One of Bob Town Blossoms' more dramatic offerings is Strobilanthes dyerianus, commonly known as Persian Shield. With its metallic cast and leaves of rich purple with subtle lilac and green highlights, this plant really takes visual command in the garden. Of Burmese origin, it was well known in Victorian gardens. In our climate, it's an annual and can reach 5' in height.
The Bauers' 'Logic Blue' variety of Scaevola is darker than the 'New Wonder' variety barely visible at the upper right. Native to Hawaii, the plant grows to 2-3-feet wide and a foot high. It does beautifully in the Ozarks, blooming right up till the first frost. Scaevola's thick profusion of blossoms and spreading habit make it not only a strong accent plant in the garden, but outstanding as a container plant or hanging basket.

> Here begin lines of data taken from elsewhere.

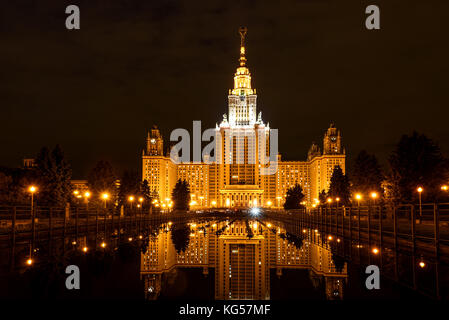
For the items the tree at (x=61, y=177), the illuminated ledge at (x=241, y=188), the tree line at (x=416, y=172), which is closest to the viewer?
the tree line at (x=416, y=172)

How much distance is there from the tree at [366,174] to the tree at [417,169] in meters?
22.5

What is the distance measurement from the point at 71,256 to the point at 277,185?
18963 cm

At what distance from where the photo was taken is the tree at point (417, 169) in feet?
140

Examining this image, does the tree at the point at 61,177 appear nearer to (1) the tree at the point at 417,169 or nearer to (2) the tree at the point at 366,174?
(1) the tree at the point at 417,169

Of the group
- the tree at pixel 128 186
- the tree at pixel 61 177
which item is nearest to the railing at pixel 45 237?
the tree at pixel 61 177

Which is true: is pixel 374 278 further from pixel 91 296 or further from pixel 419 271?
pixel 91 296

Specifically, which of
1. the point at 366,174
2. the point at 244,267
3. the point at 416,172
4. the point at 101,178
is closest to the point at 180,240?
the point at 244,267

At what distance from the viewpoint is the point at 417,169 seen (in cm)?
4359

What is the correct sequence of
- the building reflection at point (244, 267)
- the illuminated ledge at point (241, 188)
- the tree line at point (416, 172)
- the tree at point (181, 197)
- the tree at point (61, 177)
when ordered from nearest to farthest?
1. the building reflection at point (244, 267)
2. the tree line at point (416, 172)
3. the tree at point (61, 177)
4. the tree at point (181, 197)
5. the illuminated ledge at point (241, 188)

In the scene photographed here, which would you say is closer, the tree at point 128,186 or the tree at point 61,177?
the tree at point 61,177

Swaying in a Saturday morning breeze is one of Bob Town Blossom's most vivid annuals, a rich blue delphinium with white "bees." The intense blue of this variety makes it an outstanding accent plant in the garden, as well as an exceptionally striking cut flower.
|Light Blue Delphinium|
A delphinium of a much lighter blue. We didn't catch the varietal name of this one, but we'll try to fix that as soon as possible. In any event, it's a prize.
|New Guinea impatiens|
The Bauers grow three colors--purple, red, and white--of the Paradise series of New Guinea impatiens, a very striking annual for blooms and foliage that does extremely well in Ozarks gardens. Don notes that these sun-lovers thrive and bloom with as little as a half-day's sun.
|Mixing it up|
"We just strive for a good eclectic mix every year," says Don Bauer. That mix includes cut flowers as well as bedding plants, and it starts with these unusually striking zinnias.
|A very special flower|
Don says that finally finding success growing this remarkably beautiful flower, Lisianthus, took him three years. Also known as Prairie Gentian and Texas Bluebells, the plant has uniquely soft, rose-like petals and pure, rich colors. As a cut flower it's unexcelled for old-fashioned flavor. The blossoms last for over a week.
A closer look at the rich Lisianthus purples. Developed from Eustoma grandiflorum, a wildflower native to the Colorado, Nebraska, Oklahoma and Texas prairies, Lisianthus cultivars are finding phenomenal success nationwide, especially as cut flowers. The plant, an annual, is phototropic in the garden, meaning that, like sunflowers, it turns toward the sun.
Fire Bush, also known as Scarlet Bush, Texas Firecracker Bush, and by other common names, is Hamelia patens, a picturesque plant with bright red blossoms from early summer through fall. As a bonus, the foliage turns bright red before dropping in autumn. The plant grows into a 4-5-foot mound and is highly attractive to hummingbirds and butterflies.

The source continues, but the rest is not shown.